Matched spectrum of scan 9260

However, look at the site assignment:

Site analysis table for scan 9260

In the top 5 ranks, tryptophan (W10) carries a C-mannose, but there is complete ambiguity among the five different possible sites for dHex(1)Hex(1). In fact, this is true for all matches to peptides carrying dHex(1)Hex(1). The lower-scoring matches (score 36.9) have an oxidised tryptophan (W10) combined with permutations of two fucoses (one dHex(1)Hex(1) and one dHex). It’s clear W10 is modified and very likely C-mannosylated. However, as dHex(1)Hex(1) is lost quantitatively or near-quantitatively, peaks selected for scoring contain no information for site localisation.
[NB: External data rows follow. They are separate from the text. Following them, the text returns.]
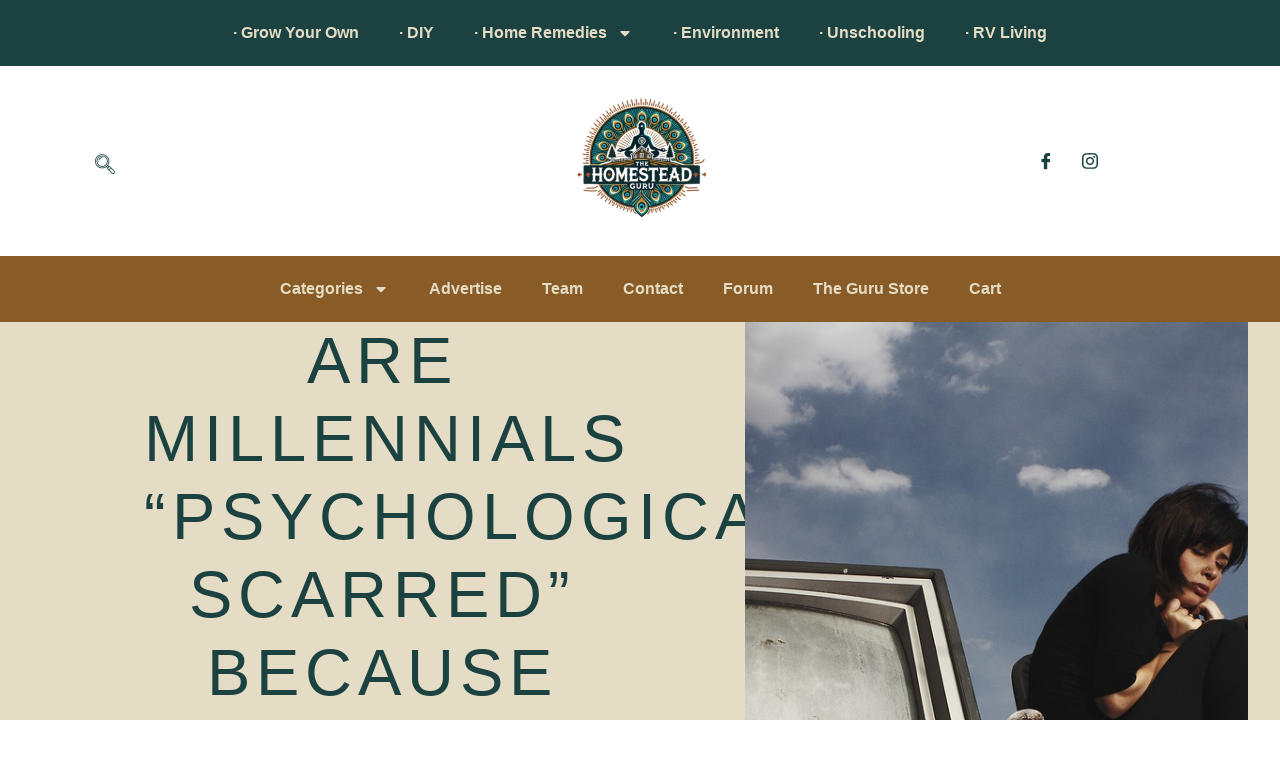

--- FILE ---
content_type: text/html; charset=utf-8
request_url: https://www.google.com/recaptcha/api2/aframe
body_size: -85
content:
<!DOCTYPE HTML><html><head><meta http-equiv="content-type" content="text/html; charset=UTF-8"></head><body><script nonce="MDzcIsyR21DXoFAnlY136Q">/** Anti-fraud and anti-abuse applications only. See google.com/recaptcha */ try{var clients={'sodar':'https://pagead2.googlesyndication.com/pagead/sodar?'};window.addEventListener("message",function(a){try{if(a.source===window.parent){var b=JSON.parse(a.data);var c=clients[b['id']];if(c){var d=document.createElement('img');d.src=c+b['params']+'&rc='+(localStorage.getItem("rc::a")?sessionStorage.getItem("rc::b"):"");window.document.body.appendChild(d);sessionStorage.setItem("rc::e",parseInt(sessionStorage.getItem("rc::e")||0)+1);localStorage.setItem("rc::h",'1769908756364');}}}catch(b){}});window.parent.postMessage("_grecaptcha_ready", "*");}catch(b){}</script></body></html>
Finally, the authors highlight a match to scan 9201, which gets the incorrect modification assignment 2xHex (W) using their software. This happens because the software is allowed to consider neutral loss of O-linked fucose independent of modification assignment, even though Hex (W) cannot lose a fucose from a tryptophan. Interestingly, Mascot finds the correct match. The incorrect mod assignment is impossible, because the neutral loss is part of the definition of dHex(1)Hex(1).